The mainstream media is touting his
statement as one of his better speeches, although some commentators have
cautioned that al-Qaeda constitutes only 5-10% of the "insurgency". They
might add that much of what we’ve heard about Zarqawi to date, including
some stuff repeated in the president’s announcement, is probably
disinformation. Zarqawi was the devil who, had he not existed, would have
been necessary for the U.S. to create. He’s been the useful "link" between
al-Qaeda and Iraq, after all.
Whether planned this way or not, the twin
successes in Iraq announced with fanfare take place while anonymous
administration officials quietly confirm that the U.S. will accept what
international law confirms: Iran and every country signatory to the
Non-Proliferation Treaty has the right to enrich uranium for civilian
energy purposes. This, following Bush’s contention that this provision in
constitutes a "loophole", and intimated that the treaty (which has
some provisions already ignored by the U.S.) ought to be rewritten! This,
Vice President Cheney’s repeated declarations that the Iranians are
"already sitting on an awful lot of oil and gas. Nobody can figure why
they need nuclear as well to generate energy." The neocons have all along
challenged Iran’s right to continue the nuclear program begun with U.S.
support under the Shah. But now Condoleezza Rice is specifically
acknowledging that right. These are significant changes, and will likely
result in talks.
But even if Iran suspends enrichment -- as
it has before during negotiations with the Europeans, as a voluntary
confidence-building measure, losing no face thereby; and even if Iranian
delegates sit down at the table with Americans somewhat humbled by the
imbroglio in Iraq and persuaded reluctantly of the limits of U.S. power,
there’s still a rocky road ahead. At any point the U.S. could announce
that it has new evidence that contradicts Iran’s stated denial of a
nuclear weapons program, terminate the talks -- saying, "We’ve gone that
last mile!" -- and begin what would likely be either unilateral military
moves against Iran, or ones conducted in tandem with Israel.

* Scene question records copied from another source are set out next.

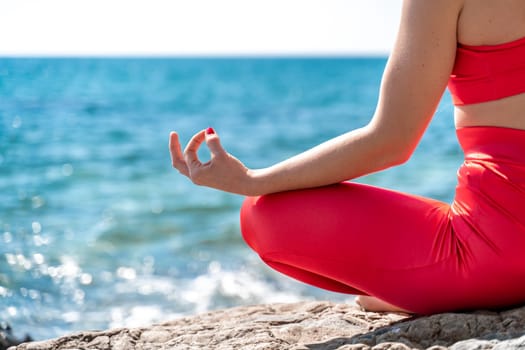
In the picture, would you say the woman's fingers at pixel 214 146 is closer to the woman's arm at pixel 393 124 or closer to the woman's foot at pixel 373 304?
the woman's arm at pixel 393 124

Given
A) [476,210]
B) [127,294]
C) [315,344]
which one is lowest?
[127,294]

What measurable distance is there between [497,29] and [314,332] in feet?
3.57

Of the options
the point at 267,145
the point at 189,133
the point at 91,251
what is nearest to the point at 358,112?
the point at 189,133

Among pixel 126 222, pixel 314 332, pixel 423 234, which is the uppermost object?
pixel 423 234

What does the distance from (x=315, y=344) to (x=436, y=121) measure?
15346 millimetres

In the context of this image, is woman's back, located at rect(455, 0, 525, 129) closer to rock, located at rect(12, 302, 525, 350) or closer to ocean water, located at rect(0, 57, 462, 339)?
rock, located at rect(12, 302, 525, 350)

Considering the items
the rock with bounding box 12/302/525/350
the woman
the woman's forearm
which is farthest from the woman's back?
the rock with bounding box 12/302/525/350

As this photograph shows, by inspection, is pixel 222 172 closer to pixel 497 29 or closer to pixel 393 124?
pixel 393 124

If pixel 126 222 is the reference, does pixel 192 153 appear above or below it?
above

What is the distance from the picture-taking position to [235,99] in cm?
3075

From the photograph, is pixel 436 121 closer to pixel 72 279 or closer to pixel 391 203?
pixel 72 279

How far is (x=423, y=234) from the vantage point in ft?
6.72

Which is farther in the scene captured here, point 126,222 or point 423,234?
point 126,222

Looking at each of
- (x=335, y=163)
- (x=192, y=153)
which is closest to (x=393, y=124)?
(x=335, y=163)
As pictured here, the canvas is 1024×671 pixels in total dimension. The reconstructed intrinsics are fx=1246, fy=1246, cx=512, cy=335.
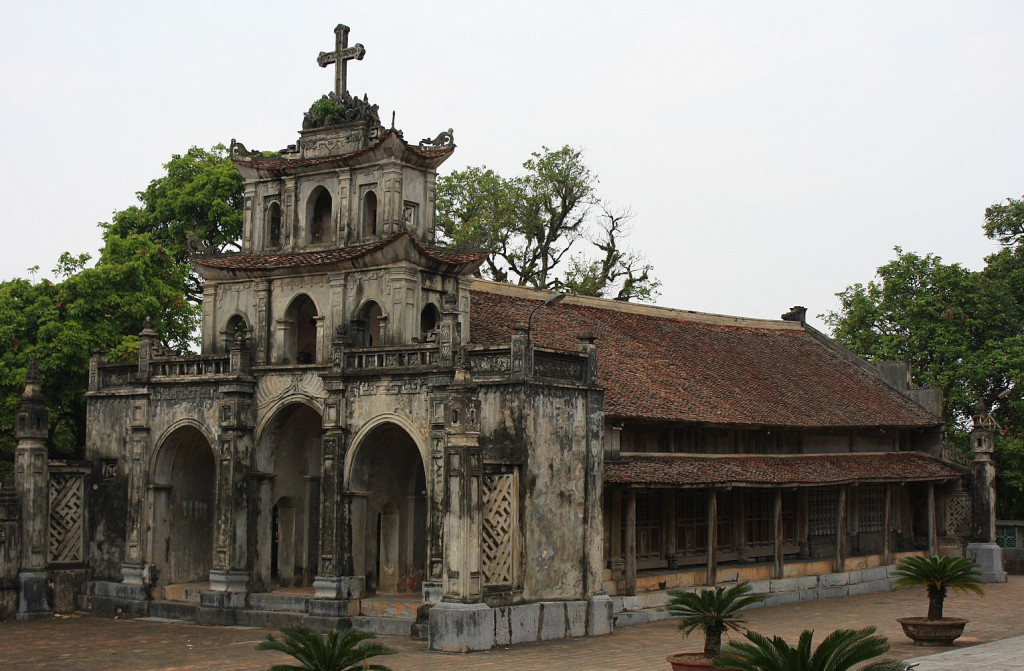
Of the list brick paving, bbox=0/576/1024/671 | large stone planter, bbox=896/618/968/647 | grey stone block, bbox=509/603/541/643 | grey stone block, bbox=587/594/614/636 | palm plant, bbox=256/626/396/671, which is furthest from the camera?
grey stone block, bbox=587/594/614/636

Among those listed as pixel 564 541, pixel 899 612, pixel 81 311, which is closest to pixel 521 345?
pixel 564 541

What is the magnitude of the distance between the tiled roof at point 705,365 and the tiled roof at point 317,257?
2.08 metres

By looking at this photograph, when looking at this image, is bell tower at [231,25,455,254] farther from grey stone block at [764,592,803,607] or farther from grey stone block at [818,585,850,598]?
grey stone block at [818,585,850,598]

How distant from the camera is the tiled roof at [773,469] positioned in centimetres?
2702

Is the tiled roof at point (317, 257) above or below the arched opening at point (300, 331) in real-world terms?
above

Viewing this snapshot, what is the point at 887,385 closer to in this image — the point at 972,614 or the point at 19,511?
the point at 972,614

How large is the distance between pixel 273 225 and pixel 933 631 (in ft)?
55.2

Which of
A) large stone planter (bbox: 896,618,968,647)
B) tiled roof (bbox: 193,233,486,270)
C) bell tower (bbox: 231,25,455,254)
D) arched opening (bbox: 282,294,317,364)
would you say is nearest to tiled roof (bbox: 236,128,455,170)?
bell tower (bbox: 231,25,455,254)

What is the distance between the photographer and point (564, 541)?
24.0 m

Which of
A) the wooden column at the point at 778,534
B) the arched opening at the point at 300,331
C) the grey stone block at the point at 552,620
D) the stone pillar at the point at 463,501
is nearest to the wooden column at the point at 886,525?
the wooden column at the point at 778,534

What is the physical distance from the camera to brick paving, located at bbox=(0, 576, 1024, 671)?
68.2 feet

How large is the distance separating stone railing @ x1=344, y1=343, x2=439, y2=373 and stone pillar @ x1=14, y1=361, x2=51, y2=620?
7.85m

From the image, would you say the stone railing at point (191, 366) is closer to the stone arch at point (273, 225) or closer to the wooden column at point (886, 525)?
the stone arch at point (273, 225)

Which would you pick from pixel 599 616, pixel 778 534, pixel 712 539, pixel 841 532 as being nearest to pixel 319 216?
pixel 599 616
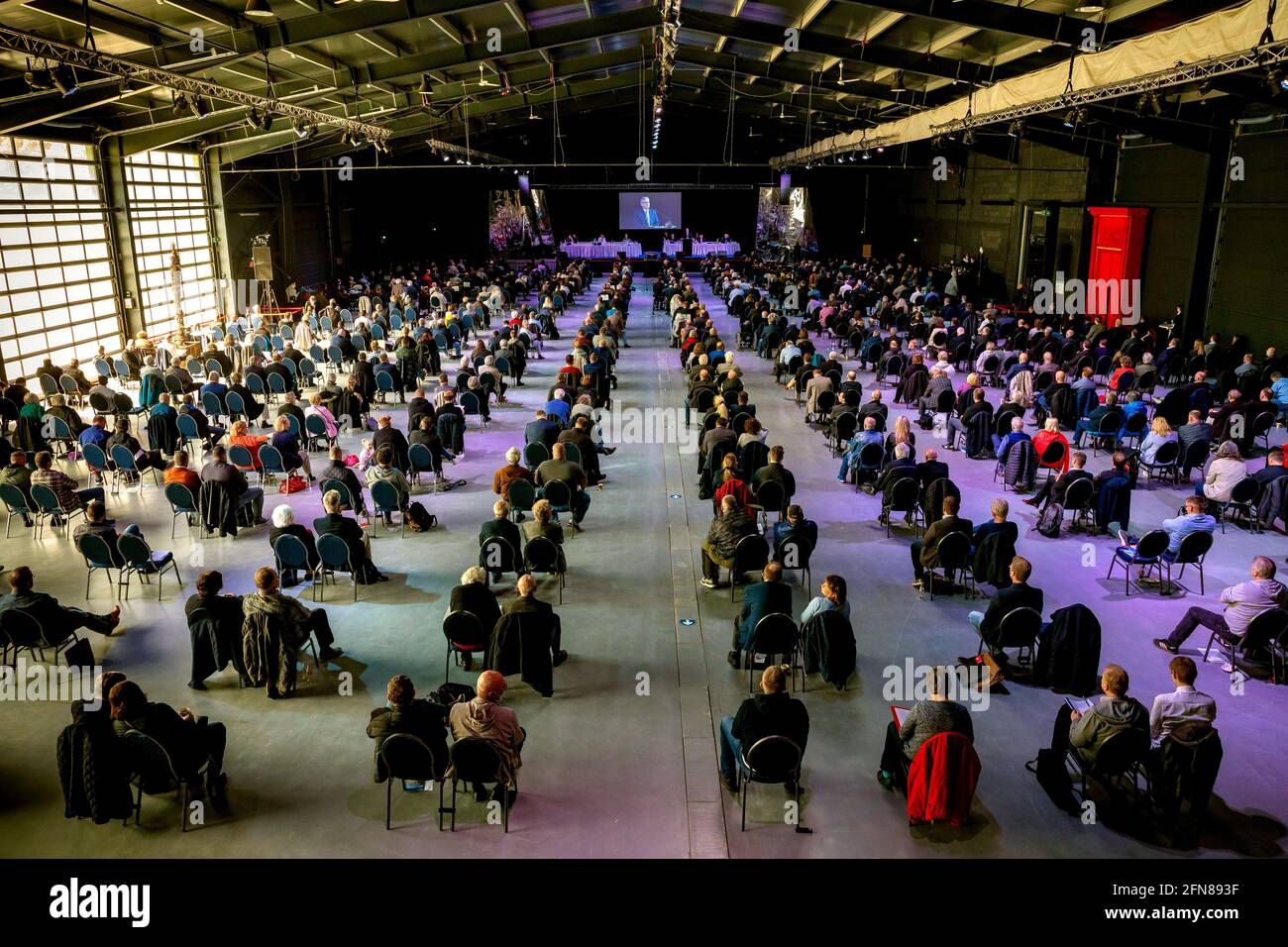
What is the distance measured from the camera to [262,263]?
26.4 metres

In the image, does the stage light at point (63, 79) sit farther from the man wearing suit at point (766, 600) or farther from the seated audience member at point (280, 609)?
the man wearing suit at point (766, 600)

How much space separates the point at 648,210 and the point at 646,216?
1.02ft

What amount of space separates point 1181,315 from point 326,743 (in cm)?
2090

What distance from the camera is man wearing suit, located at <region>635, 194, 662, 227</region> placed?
4400cm

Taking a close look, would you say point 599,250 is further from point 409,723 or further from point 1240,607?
point 409,723

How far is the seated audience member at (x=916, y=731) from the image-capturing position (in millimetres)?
5281

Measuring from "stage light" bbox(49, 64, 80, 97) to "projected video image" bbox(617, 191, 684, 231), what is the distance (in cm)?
3441

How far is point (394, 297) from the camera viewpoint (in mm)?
28125

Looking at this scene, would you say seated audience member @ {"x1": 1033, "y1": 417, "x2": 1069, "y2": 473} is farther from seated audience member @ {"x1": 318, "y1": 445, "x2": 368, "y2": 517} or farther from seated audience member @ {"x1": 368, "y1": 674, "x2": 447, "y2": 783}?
seated audience member @ {"x1": 368, "y1": 674, "x2": 447, "y2": 783}

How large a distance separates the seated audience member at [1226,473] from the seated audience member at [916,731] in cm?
669

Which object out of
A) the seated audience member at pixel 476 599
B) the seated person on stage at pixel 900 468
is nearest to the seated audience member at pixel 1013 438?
the seated person on stage at pixel 900 468

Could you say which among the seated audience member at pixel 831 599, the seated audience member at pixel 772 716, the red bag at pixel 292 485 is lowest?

In a Fox interview just after the
administration announced it would enter multilateral negotiations with
Iran if it suspended its enrichment program, UN Ambassador John Bolton
made it sound like a likely set-up. "The president’s made it very clear he
wants to resolve the Iranian nuclear weapons program [sic] though peaceful
and diplomatic means, but he’s also said that Iran with nuclear weapons is
unacceptable," he told Neil Cavuto.
Cavuto: But unacceptable means that if it
keeps going on you’re going to do something about it . . .
Bolton: No option is taken off the table.
Cavuto: Military as well?
Cavuto: Unilateral military action?
Bolton: Secretary Rice made that point . . .
that’s why . . .
Cavuto: That we would act alone if we had
Bolton: That’s why he says no option is
taken off the table. But it’s also why the president has reached out to
[Russian] President Putin and other leaders in the past couple of days to
say, "We’re making a significant step here" -- that will be criticized by
many of the president’s staunchest supporters here at home, but he’s
taking this step to show strength and American leadership. He’s doing it
to say "We gave Iran this last chance to show they are serious when they
say 'We don’t want nuclear weapons.’" This is "put up or shut up" time for
Among the "staunchest supporters" of Bush’s
warmongering policies is of course the notorious former head of the
Defense Policy Board who retains strong ties to the neocons surrounding
Cheney who have dominated foreign policy to date. Addressing a sympathetic
audience at the AIPAC conference in April, Richard Perle opined that "The
attack [on Iran] would be over before anybody knew what had happened,"
adding that a dozen B-2 bombers could solve the problem overnight.
Bolton’s comment about criticism of the
decision may hint at the disappointment felt by Cheney’s staff as well as
Bolton himself, who’s been chomping at the bit to attack Syria and Iran.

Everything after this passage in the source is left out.